Kafka Schema Evolution Demo (Avro)

This interactive demo explains schema evolution, compatibility rules and contract enforcement in Apache Kafka using Avro schemas.

It demonstrates how Spring Kafka applications should validate schemas before producing data, preventing breaking changes from reaching production.

Why Schema Contracts Matter

Kafka messages are binary. Without a schema, data is meaningless. Schema Registry acts as a central contract authority between producers and consumers.

This demo shows how these rules apply in practice.

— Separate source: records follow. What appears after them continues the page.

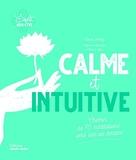 Calme et intuitive - Chemin de méditations vers une vie seine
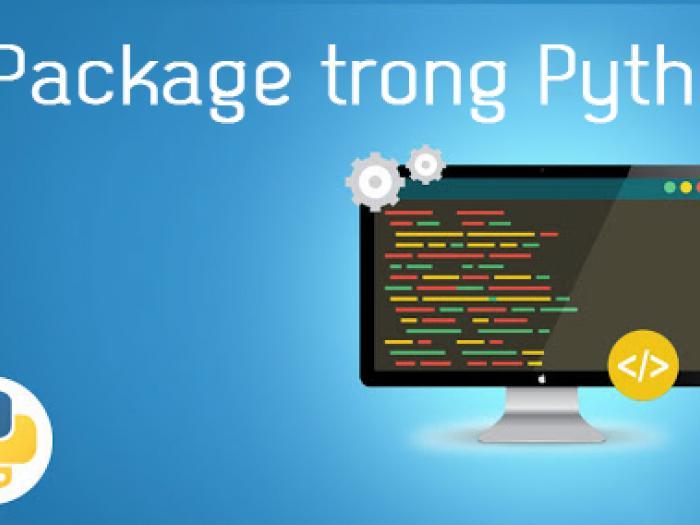 Package trong Python - Giải mã về Pakage trong Python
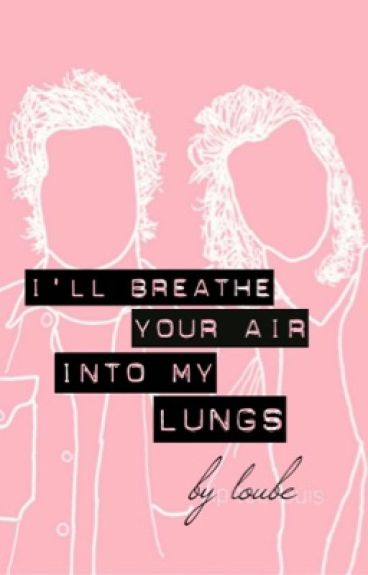 I'll Breathe Your Air Into My Lungs // Portuguese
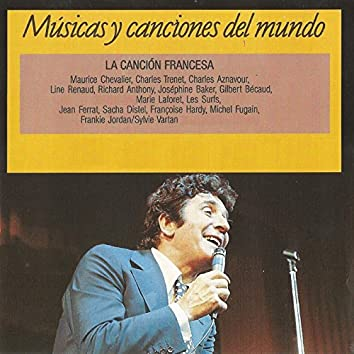La Canción Francesa: Músicas y Canciones del Mundo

Schema Compatibility Rules (Avro)

Interactive Schema Evolution Demo

Schema v1 – Baseline
{
  "type": "record",
  "name": "OrderEvent",
  "fields": [
    { "name": "orderId", "type": "string" },
    { "name": "amount", "type": "double" }
  ]
}
      

Initial contract used by all consumers.

Schema v2 – Compatible
{
  "type": "record",
  "name": "OrderEvent",
  "fields": [
    { "name": "orderId", "type": "string" },
    { "name": "amount", "type": "double" },
    { "name": "currency", "type": ["null", "string"] }
  ]
}
      

Adds optional field → safe evolution.

Schema v3 – Breaking
{
  "type": "record",
  "name": "OrderEvent",
  "fields": [
    { "name": "orderId", "type": "string" }
  ]
}
      

Removes required field → breaking change.

Select schemas and run the compatibility check.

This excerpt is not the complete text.